### [Text provided]
In an alternative embodiment, the system is comprised of two separate bubbler systems. In another alternative embodiment, the system is comprised of two separate direct liquid injection systems.

BRIEF DESCRIPTION OF THE DRAWINGS

Other aspects, embodiments and advantages of the invention will become apparent upon reading of the detailed description of the invention and the appended claims provided below, and upon reference to the drawings in which:

FIG. 1 is a schematic block diagram of a system for fabricating a multi-component film in accordance with one embodiment of the present invention.

FIG. 2 is a schematic block diagram of a system for fabricating a multi-component film in accordance with an alternative embodiment of the present invention.

FIG. 3 is a schematic block diagram of a system for fabricating a multi-component film in accordance with a further embodiment of the present invention.

FIG. 4 is a simplified schematic block diagram illustrating an atomic layer deposition system employing one embodiment of the direct liquid injection system of the present invention.

FIGS. 5A and 5B are simplified partial cross sectional views depicting a batch atomic layer deposition system which may be employed with embodiment of the present invention.

DETAILED DESCRIPTION OF THE INVENTION

In general, the inventor has discovered a method that provides for mixing precursors such that a mixture of precursors are present in a chamber during a single pulse step in an atomic layer deposition (ALD) process to form a monolayer having multiple chemical compounds on the surface of a substrate. The precursors are comprised of different chemical components, and such components will form the multi-component film. Such a method is a departure from the prior art, where the vaporized precursors are conveyed or pulsed separately into the chamber in the ALD process. A variety of multi-component films may be formed by the present invention, including but not limited to: metal, metal alloy, mixed metal oxides, silicates, nitrides, oxynitrides, and mixtures thereof.

### [To do]
Reproduce the patent excerpt on forming multi-component films by atomic layer deposition word for word, from its first sentence to its last.

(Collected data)
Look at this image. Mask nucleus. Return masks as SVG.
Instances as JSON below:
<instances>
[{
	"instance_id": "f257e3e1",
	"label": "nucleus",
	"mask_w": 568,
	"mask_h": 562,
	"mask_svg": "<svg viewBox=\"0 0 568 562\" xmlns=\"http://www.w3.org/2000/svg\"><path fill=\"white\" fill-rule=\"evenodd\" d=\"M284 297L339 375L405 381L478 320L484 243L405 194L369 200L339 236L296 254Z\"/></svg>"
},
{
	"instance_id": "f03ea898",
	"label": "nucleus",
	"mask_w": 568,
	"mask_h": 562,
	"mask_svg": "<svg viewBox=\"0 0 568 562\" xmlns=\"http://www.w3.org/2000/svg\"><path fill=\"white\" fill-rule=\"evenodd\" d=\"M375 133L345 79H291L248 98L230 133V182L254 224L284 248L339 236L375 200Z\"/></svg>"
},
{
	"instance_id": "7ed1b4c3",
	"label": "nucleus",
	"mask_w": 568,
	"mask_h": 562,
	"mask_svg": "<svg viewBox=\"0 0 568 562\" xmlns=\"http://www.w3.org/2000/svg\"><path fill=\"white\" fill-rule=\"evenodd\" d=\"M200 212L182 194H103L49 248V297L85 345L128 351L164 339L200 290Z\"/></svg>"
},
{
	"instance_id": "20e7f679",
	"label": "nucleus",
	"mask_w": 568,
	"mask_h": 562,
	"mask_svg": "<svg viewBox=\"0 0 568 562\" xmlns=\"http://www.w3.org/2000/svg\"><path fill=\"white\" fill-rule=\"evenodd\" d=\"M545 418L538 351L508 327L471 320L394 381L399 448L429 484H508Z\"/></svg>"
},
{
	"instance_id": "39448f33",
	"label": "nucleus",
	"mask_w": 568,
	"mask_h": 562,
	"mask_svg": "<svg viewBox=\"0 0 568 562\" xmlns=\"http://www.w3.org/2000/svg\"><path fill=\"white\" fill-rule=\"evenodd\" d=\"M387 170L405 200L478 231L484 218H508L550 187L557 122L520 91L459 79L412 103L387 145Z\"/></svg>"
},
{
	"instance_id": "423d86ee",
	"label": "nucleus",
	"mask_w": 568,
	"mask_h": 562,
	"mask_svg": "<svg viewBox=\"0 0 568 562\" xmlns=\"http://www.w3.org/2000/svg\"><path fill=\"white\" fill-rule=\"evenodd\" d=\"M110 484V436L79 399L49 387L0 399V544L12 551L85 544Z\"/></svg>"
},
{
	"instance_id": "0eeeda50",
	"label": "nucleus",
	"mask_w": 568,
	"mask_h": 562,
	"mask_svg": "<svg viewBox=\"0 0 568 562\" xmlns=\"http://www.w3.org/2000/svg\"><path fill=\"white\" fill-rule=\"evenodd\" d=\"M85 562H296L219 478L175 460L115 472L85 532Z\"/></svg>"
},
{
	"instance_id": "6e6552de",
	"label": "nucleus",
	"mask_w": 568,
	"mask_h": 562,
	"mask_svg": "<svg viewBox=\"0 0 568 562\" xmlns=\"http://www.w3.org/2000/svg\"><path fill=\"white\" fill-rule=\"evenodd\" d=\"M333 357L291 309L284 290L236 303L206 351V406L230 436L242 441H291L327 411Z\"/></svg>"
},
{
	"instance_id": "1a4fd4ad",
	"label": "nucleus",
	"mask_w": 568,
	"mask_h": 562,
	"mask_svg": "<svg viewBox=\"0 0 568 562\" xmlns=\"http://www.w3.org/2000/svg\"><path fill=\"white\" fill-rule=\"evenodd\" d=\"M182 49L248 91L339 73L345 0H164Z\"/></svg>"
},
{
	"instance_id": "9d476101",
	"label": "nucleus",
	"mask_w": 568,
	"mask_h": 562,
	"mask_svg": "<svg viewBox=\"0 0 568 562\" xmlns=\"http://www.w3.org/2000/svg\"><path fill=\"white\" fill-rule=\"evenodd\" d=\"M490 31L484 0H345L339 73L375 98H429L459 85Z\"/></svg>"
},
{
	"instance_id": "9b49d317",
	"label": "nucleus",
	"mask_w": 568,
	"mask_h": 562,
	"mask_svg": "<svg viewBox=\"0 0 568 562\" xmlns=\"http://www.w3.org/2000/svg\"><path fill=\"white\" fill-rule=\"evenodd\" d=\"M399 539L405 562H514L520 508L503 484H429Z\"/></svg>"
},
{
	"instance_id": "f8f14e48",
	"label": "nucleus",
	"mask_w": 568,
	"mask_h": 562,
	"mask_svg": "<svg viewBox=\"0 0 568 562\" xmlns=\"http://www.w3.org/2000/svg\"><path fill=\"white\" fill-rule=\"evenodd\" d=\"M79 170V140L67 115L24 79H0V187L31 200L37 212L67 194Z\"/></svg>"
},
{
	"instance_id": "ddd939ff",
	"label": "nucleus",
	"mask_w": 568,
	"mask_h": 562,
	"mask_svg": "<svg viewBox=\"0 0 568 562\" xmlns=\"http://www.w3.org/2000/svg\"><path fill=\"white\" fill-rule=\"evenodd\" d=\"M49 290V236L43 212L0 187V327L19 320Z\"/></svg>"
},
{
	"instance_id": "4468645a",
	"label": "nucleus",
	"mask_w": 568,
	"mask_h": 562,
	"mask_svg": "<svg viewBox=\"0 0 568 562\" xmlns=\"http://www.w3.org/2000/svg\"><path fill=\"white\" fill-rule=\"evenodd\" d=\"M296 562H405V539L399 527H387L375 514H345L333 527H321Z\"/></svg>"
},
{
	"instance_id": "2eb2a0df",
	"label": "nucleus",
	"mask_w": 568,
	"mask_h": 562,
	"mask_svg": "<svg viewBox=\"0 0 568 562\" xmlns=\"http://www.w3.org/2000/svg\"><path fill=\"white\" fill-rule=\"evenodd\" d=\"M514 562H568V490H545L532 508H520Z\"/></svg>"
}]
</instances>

### [Problem solution]
In an alternative embodiment, the system is comprised of two separate bubbler systems. In another alternative embodiment, the system is comprised of two separate direct liquid injection systems.

BRIEF DESCRIPTION OF THE DRAWINGS

Other aspects, embodiments and advantages of the invention will become apparent upon reading of the detailed description of the invention and the appended claims provided below, and upon reference to the drawings in which:

FIG. 1 is a schematic block diagram of a system for fabricating a multi-component film in accordance with one embodiment of the present invention.

FIG. 2 is a schematic block diagram of a system for fabricating a multi-component film in accordance with an alternative embodiment of the present invention.

FIG. 3 is a schematic block diagram of a system for fabricating a multi-component film in accordance with a further embodiment of the present invention.

FIG. 4 is a simplified schematic block diagram illustrating an atomic layer deposition system employing one embodiment of the direct liquid injection system of the present invention.

FIGS. 5A and 5B are simplified partial cross sectional views depicting a batch atomic layer deposition system which may be employed with embodiment of the present invention.

DETAILED DESCRIPTION OF THE INVENTION

In general, the inventor has discovered a method that provides for mixing precursors such that a mixture of precursors are present in a chamber during a single pulse step in an atomic layer deposition (ALD) process to form a monolayer having multiple chemical compounds on the surface of a substrate. The precursors are comprised of different chemical components, and such components will form the multi-component film. Such a method is a departure from the prior art, where the vaporized precursors are conveyed or pulsed separately into the chamber in the ALD process. A variety of multi-component films may be formed by the present invention, including but not limited to: metal, metal alloy, mixed metal oxides, silicates, nitrides, oxynitrides, and mixtures thereof.